I knew I wanted to do a masters abroad and I wanted to study in an up-and-coming place, but somewhere with a highly-ranked, English-speaking university. Coming from Sweden where my study is all funded, I knew that if I was going to pay a tuition fee I wanted to have good value for money. The University of Nottingham’s campus in Ningbo China ticked all the boxes – a good reputation, highly-ranked and in China, the place to be! I was interested in studying MSc International Management and the course outline offered lots of optional modules and flexibility for me to choose modules in line with my interests. Online you can also read about the tutors for each department – I knew before arriving that my tutors would be an international mix from good universities. The most important thing that made my decision was that at Nottingham’s China Campus even though I would study in China my degree would be fully taught in English and I would get the same British degree certificate as studying in the UK. Great!

So what’s China really like? China for me was foreign – isn’t it the place where people grow rice, talk and write an alien language and eat strange things like grilled cockroaches? Well yes…but there’s so much more to it! People used to travel west to find gold in the USA, now you go east to do business in China. It’s the new world economy, with its global hub in Shanghai, which is only 1hr 40mins train away from Ningbo where the university is. It’s nice and handy for a short weekend away!

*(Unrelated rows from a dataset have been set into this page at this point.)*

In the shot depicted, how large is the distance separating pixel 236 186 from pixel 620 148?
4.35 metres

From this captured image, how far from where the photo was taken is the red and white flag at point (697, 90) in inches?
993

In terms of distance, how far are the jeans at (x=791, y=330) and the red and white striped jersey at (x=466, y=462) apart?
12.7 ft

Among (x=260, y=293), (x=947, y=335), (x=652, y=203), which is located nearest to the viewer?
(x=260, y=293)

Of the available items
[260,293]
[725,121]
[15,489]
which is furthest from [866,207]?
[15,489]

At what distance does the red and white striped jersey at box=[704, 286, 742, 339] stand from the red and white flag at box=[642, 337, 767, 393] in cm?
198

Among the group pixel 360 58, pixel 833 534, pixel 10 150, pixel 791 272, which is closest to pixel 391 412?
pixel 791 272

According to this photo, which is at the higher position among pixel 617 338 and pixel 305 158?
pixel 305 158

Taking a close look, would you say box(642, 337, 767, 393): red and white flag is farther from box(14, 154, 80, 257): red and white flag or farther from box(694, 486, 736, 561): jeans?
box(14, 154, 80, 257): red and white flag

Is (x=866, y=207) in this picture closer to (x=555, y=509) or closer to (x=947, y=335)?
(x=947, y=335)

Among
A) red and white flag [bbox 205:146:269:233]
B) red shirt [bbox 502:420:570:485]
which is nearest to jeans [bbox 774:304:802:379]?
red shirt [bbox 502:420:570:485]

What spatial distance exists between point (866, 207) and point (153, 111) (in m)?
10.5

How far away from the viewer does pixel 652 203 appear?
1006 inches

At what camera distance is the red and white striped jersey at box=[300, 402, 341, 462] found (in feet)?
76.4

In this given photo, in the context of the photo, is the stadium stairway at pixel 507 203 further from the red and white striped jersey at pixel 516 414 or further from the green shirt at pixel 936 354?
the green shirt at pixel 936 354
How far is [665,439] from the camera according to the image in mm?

Before arriving in Ningbo for the first time, I had many ideas about what it would be like. I’m happy to confess that many were completely wrong!

• I thought it would be small. Wrong. It’s huge (six million people)!

• I thought it would be very Chinese and there’d be no clothes or shoes for me. Half wrong. It’s very modern and both Chinese and Western. Ningbo is by far the most developed city I’ve lived in, full of skyscrapers, international brands like IKEA, H&M, Zara, Disney and Marks & Spencer etc. I was so happy to hear IKEA opened last summer!

• I thought it would be difficult to get non-Chinese food. Wrong. I can actually get foods from all over the world such as Indian, Thai, Italian, Spanish, Lebanese, Turkish, Mexican etc. Lots of us eat out quite a lot as it’s pretty cheap too.

My first impression of the campus was great as I arrived on a sunny day – the British buildings along with the well-kept gardens made me feel safe. The campus is in the south of the city in a district called Yinzhou, an area that they only started to build ten years ago. The campus is very green and quiet and it’s a gated area which I think is important when moving to a country you don’t know much about.

I have loved every minute of my studies so far, the teachers and students are all very down to earth and sociable, it’s easy to make friends and the University offers activities outside the classroom, such as societies, sports and free Chinese lessons. There are students from more than 60 different countries now and I’ve made friends from Europe, South America, Africa, US and Asia.

What are my plans for after I finish my course? For my future career path I would like to work in an international business on a management level. Knowing how important business in China is today and how it will keep developing in the future, I know that I am in the right place at the right time. My masters will not only prepare me for my future career but it will also act as a reference and proof of a lifelong investment I have made in myself.